Por María.
Aparcar en La Carlota es una odisea. Me pregunto cuánta gente tendrá coche, cuántos van en coche para ir a comprar el pan, para llevar al niño al fútbol, para ir al mercadillo, para ir a la pescadería y cuántas vueltas tengo que dar en mi calle, en la calle de al lado o en el radio de no sé qué para encontrar una plaza en mi calle.
Coches por todas partes: aparcados en doble fila, encima de la acera, por detrás del butano, por delante del butano... y como decía uno de Jaén si ves un coche que lleva un mes, dos meses... en el mismo sitio, no es que esté abandonao’. Es que en su día, encontró el "sitiazo".
Eso es lo que yo procuro.

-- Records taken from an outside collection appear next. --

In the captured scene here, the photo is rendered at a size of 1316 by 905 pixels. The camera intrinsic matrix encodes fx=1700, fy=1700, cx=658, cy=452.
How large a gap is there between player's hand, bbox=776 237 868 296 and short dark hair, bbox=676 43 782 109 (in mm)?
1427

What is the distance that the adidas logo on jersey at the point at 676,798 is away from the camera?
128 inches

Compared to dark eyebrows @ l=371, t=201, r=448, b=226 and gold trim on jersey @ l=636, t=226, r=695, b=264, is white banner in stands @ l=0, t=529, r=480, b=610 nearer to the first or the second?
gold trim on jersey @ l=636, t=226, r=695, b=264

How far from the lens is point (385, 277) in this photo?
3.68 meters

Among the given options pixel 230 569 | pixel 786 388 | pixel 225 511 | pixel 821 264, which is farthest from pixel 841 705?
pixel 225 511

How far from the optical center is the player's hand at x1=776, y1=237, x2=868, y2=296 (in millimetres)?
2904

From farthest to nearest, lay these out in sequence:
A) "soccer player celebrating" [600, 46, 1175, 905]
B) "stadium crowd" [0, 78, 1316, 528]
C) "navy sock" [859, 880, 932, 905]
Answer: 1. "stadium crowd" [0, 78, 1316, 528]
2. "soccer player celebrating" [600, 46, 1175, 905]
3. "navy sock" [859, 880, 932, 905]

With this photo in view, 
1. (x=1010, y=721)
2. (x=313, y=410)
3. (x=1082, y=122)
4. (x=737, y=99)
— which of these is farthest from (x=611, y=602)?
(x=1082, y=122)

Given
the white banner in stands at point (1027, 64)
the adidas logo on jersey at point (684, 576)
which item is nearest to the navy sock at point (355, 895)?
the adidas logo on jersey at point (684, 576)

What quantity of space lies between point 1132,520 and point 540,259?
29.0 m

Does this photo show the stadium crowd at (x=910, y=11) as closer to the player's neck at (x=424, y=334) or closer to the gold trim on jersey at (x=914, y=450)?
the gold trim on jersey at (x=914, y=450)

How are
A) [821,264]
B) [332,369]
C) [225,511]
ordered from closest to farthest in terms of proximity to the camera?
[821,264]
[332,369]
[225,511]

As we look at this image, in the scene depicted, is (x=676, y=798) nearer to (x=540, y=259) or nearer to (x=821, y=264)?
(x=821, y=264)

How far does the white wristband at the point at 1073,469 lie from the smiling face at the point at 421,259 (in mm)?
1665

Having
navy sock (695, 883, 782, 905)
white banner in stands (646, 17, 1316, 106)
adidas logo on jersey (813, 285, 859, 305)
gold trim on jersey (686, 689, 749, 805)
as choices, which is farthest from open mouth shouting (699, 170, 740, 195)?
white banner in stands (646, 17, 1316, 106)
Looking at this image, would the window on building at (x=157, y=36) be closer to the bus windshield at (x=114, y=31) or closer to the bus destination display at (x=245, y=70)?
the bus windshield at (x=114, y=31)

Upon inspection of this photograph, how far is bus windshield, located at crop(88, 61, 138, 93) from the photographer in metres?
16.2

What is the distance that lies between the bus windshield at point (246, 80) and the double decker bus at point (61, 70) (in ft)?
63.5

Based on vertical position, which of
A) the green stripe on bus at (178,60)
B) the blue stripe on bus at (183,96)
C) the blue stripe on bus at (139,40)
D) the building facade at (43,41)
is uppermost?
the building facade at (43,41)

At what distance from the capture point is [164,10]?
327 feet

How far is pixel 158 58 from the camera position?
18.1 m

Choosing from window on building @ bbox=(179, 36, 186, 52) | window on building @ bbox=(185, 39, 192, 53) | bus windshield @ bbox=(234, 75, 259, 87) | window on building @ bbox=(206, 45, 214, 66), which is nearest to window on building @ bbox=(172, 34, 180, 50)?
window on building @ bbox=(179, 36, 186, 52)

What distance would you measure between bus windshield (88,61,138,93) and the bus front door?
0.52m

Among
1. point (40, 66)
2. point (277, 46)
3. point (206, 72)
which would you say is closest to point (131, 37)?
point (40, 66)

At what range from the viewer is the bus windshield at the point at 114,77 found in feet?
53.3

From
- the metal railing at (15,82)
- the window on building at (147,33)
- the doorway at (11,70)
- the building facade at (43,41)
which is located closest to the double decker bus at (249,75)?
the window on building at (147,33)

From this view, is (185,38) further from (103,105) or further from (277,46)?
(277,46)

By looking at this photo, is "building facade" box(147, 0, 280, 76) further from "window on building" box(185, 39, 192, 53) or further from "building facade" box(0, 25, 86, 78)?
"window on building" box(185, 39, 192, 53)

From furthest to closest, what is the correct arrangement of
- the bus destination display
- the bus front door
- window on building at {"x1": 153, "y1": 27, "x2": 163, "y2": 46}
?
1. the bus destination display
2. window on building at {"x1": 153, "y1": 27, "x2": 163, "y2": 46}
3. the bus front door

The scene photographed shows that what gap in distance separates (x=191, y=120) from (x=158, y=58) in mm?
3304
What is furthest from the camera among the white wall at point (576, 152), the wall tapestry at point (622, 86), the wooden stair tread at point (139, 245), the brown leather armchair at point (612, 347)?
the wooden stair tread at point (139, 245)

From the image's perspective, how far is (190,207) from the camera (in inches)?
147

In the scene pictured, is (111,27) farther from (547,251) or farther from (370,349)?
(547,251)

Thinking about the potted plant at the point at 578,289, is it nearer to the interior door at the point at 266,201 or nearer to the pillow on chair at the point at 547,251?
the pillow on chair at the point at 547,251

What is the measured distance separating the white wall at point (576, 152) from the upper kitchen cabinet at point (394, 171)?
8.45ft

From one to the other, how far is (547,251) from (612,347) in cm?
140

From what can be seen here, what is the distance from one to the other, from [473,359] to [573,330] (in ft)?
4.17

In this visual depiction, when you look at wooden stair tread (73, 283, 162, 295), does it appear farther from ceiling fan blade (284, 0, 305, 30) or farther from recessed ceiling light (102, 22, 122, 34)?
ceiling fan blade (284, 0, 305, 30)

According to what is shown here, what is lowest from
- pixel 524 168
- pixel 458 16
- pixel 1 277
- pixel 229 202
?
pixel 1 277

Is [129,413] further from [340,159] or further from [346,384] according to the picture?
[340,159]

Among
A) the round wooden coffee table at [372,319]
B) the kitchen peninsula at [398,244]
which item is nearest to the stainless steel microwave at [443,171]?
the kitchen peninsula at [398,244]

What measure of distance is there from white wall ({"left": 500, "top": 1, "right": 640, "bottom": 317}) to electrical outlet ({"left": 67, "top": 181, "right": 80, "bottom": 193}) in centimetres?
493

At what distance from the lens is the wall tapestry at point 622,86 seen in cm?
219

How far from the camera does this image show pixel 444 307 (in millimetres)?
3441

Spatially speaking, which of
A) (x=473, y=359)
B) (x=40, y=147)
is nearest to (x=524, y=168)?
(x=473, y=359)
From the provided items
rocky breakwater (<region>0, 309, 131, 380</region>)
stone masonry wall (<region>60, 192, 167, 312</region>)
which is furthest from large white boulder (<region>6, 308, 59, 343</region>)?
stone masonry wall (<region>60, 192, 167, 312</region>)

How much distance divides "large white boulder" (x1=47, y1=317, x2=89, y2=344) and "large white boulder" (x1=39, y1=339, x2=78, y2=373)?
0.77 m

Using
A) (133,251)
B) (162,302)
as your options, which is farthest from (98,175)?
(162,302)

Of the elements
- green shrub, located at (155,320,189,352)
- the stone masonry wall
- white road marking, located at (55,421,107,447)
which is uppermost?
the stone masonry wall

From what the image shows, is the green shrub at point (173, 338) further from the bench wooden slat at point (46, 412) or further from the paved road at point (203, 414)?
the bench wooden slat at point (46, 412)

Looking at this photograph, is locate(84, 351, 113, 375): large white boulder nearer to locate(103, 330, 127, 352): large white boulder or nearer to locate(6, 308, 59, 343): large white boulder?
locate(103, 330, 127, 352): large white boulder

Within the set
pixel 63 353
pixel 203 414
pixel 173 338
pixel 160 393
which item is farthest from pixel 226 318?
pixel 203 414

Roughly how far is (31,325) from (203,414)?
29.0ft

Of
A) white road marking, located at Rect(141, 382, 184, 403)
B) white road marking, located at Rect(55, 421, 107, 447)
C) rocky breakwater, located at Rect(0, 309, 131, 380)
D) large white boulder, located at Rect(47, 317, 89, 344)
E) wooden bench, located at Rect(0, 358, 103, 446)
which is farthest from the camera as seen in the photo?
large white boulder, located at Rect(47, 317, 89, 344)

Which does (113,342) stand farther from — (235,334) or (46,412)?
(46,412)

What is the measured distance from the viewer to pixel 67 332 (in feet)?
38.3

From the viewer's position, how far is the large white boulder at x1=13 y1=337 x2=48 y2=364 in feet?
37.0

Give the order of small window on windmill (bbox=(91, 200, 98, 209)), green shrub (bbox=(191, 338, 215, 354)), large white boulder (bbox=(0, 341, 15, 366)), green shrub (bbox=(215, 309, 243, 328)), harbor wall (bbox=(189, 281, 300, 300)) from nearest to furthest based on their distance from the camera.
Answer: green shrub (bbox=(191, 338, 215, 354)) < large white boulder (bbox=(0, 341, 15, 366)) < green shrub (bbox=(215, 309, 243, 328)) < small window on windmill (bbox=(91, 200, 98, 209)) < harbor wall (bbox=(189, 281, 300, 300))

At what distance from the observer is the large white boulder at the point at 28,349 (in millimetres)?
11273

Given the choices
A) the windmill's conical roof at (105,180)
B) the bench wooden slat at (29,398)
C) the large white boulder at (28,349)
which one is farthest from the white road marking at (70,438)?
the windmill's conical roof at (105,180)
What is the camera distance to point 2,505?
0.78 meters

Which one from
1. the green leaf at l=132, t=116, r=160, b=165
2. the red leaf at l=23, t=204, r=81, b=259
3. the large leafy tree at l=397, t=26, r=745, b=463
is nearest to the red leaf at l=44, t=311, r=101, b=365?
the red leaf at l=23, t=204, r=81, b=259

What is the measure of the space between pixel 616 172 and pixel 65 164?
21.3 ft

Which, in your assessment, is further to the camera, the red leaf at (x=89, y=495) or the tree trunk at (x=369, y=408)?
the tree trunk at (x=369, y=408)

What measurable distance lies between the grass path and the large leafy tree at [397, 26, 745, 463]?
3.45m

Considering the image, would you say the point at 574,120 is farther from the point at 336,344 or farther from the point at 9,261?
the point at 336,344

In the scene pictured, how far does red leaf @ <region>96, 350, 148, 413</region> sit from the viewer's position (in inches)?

No moverlo una vez que lo he aparcado, porque después que llegas hasta las narices de conducir, de trabajar y de aguantar a unos y otros, te sale la típica Dolores, Concha, María Antonia, Francisca, que es que en ese momento tiene que salir a barrer la calle. Aunque, sean las tres de la tarde o las siete de la mañana, tiene que barrer a esa hora y ver donde aparcas, porque como le aparques en la puerta, la cara de perro guardián no la puede quitar porque le estás aparcando en su puerta y probablemente te diga: “niño, ahí te pueden arañar el coche (gruñido amenazante)” que te hace recapacitar o “niño, échalo más pa’lante que es que yo ahora iba a regar mi puerta”.
Son unas visionarias, mientras los gorrillas piden dinero, ellas marcan su territorio con la escoba gastada y la calle más brillante que una patena. Si es que el Ayuntamiento inventó las señales de prohibido aparcar de unos meses a otros en homenaje a ellas.